The present invention relates generally to fuel control systems, and more particularly, to a method of determining and adjusting the concentration of ethanol content of the fuel in a flexible fueled vehicle.
Environmental and energy independence concerns have stimulated the development of alternative transportation fuels, such as alcohol fuels, for use in automobiles. Alcohol fuels include methanol and ethanol. A flexible fueled vehicle capable of operating on gasoline, or alcohol fuel, or any mixture of the two fuels, is desired. Modifications to the air/fuel mixture are necessary when switching operation of the vehicle from one fuel value to another. Air/fuel ratio in an internal combustion engine design is typically considered to be the ratio of mass flow rate of air to mass flow rate of fuel inducted by an internal combustion engine to achieve conversion of the fuel into completely oxidized products. The chemically correct ratio corresponding to complete oxidation of the products is called stoichiometric. If the air/fuel ratio is less than stoichiometric, an engine is said to be operating rich, because too much fuel is being burned in proportion to the amount of air required to achieve perfect combustion. Conversely, if the air/fuel ratio is greater than stoichiometric, an engine is said to be operating lean because too much air is being burned in proportion to the amount of fuel required to achieve perfect combustion. Alcohol fuels have a lower air/fuel ratio than gasoline of stoichiometric; accordingly, the engine must be compensated for in the rich direction as a percentage of alcohol in the fuel increases.

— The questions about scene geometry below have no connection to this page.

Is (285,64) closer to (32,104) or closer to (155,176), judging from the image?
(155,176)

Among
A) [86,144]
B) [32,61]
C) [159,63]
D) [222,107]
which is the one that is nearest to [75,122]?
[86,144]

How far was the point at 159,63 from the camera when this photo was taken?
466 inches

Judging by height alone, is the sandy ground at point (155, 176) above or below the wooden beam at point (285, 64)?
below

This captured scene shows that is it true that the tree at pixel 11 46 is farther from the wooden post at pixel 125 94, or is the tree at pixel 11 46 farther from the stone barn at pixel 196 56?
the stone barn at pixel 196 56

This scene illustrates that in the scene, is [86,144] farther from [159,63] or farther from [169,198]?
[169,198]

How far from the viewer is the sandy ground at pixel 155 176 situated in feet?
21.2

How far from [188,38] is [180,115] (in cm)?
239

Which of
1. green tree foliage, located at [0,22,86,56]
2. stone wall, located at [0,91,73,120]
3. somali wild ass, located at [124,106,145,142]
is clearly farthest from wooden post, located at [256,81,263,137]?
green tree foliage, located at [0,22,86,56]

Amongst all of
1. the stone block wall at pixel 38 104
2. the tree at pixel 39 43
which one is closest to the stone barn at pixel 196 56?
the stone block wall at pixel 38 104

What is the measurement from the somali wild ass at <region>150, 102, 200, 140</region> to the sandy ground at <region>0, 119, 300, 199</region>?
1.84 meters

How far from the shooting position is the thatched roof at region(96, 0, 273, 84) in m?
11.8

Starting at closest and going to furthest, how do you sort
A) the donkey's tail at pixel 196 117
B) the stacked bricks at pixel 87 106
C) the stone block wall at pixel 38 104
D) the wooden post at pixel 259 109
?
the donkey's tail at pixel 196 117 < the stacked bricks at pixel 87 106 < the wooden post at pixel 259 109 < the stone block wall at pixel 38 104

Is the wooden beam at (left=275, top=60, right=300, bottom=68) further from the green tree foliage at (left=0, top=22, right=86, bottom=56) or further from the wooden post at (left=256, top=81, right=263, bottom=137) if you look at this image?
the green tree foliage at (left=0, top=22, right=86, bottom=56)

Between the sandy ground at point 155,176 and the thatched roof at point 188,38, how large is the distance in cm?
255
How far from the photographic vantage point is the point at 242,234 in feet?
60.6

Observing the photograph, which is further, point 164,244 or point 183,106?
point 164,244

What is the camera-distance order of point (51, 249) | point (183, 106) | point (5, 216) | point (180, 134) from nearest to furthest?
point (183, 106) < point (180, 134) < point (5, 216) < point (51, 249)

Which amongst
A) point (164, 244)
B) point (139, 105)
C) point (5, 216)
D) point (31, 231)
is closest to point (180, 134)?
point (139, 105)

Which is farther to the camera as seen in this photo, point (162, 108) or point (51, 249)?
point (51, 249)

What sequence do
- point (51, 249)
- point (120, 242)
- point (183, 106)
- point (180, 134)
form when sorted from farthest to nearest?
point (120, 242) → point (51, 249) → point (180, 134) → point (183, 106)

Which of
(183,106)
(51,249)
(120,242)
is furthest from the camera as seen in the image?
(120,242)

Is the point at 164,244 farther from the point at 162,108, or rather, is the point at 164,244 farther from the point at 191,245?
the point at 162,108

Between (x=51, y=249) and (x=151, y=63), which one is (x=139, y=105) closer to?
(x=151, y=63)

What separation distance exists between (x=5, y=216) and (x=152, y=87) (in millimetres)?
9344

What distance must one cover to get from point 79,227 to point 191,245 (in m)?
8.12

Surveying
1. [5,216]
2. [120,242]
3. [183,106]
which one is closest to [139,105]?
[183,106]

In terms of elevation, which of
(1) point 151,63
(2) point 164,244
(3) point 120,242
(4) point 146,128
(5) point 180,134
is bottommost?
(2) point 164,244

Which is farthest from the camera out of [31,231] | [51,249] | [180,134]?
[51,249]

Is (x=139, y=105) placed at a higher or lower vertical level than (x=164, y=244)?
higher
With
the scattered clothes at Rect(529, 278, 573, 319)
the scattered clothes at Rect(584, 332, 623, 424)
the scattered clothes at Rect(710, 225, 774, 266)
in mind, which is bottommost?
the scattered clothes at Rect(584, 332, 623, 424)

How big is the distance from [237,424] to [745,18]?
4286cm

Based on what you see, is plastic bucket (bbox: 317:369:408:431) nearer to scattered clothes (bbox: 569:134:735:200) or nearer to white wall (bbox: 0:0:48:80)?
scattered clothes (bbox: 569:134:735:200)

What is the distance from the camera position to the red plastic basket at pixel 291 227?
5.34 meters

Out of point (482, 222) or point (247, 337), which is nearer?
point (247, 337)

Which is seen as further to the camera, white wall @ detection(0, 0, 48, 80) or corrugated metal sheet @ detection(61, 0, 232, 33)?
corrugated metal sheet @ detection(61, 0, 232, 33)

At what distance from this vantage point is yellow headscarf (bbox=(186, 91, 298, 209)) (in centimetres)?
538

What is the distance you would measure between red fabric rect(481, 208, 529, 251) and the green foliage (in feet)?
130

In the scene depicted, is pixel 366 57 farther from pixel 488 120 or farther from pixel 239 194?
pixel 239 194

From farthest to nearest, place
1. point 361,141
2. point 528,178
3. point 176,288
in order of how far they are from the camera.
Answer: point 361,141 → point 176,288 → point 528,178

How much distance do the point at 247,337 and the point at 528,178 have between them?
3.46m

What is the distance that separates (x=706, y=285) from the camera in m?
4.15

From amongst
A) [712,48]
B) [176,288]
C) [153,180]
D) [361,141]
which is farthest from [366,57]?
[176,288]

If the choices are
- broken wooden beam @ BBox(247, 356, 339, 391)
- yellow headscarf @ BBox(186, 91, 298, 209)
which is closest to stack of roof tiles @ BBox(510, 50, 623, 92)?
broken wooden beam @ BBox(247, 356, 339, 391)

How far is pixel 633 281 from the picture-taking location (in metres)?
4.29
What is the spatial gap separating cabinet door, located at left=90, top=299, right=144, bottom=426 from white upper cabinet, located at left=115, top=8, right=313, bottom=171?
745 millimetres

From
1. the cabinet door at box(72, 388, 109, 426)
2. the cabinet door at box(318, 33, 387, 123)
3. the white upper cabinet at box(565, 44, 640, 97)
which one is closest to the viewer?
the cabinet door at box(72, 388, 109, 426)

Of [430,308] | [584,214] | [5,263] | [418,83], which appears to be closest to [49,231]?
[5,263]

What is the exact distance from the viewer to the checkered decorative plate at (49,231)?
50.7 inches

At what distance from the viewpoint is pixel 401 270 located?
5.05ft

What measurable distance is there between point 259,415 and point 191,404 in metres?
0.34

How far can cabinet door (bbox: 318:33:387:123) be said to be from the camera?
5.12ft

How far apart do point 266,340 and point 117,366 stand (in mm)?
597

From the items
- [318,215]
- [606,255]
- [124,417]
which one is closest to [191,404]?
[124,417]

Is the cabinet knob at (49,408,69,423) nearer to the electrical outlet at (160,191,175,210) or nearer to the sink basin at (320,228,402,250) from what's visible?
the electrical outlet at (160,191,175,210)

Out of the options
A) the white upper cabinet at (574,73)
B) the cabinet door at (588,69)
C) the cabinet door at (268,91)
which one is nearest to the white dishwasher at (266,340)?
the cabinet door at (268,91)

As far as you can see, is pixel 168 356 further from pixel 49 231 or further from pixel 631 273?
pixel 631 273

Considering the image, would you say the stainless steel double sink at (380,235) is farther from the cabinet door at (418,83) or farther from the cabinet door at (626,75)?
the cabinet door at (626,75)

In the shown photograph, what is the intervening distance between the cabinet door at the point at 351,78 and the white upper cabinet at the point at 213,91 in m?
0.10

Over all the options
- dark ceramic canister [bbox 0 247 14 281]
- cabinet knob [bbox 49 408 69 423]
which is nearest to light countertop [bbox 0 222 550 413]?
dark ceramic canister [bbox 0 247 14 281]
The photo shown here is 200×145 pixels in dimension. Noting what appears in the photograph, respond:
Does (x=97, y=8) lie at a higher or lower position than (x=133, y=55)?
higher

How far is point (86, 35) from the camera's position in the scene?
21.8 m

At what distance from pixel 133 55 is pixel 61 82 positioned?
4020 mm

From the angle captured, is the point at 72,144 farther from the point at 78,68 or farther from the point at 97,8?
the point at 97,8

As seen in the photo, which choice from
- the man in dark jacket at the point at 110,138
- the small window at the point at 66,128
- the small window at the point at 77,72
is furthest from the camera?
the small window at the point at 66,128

In the absence of a fuel composition sensor, the alcohol concentration is determined using the exhaust gas oxygen feedback system. Under some cold starting conditions, the oxygen sensor, however, is incapable of being used for air/fuel ratio corrections. Oxygen sensors take a predetermined amount of time to warm up to a reliable state, particularly on cold starts. However, under some cold starting conditions, learning the ethanol concentration is desired.
The engine roughness, as measured by the second derivative of the engine speed, can be used to indicate lean fuel operation, and therefore can be used to determine the extent of which the air/fuel mixture needs to be enriched to protect driveability. However, variations in engine roughness caused by manifold air pressure (MAP) and engine speed (RPM) changes must also be considered to accurately determine the cause of engine roughness, otherwise a lean operation may be mistaken for true engine misfire, and also true engine misfire could be mistaken for a lean operating condition. Either of these conditions could negatively affect driveability. Therefore, it would be desirable to provide a method for determining the percent alcohol content of fuel by measuring engine roughness associated with MAP and RPM changes, and adding fuel to minimize engine roughness during the transition from one fuel mixture to another.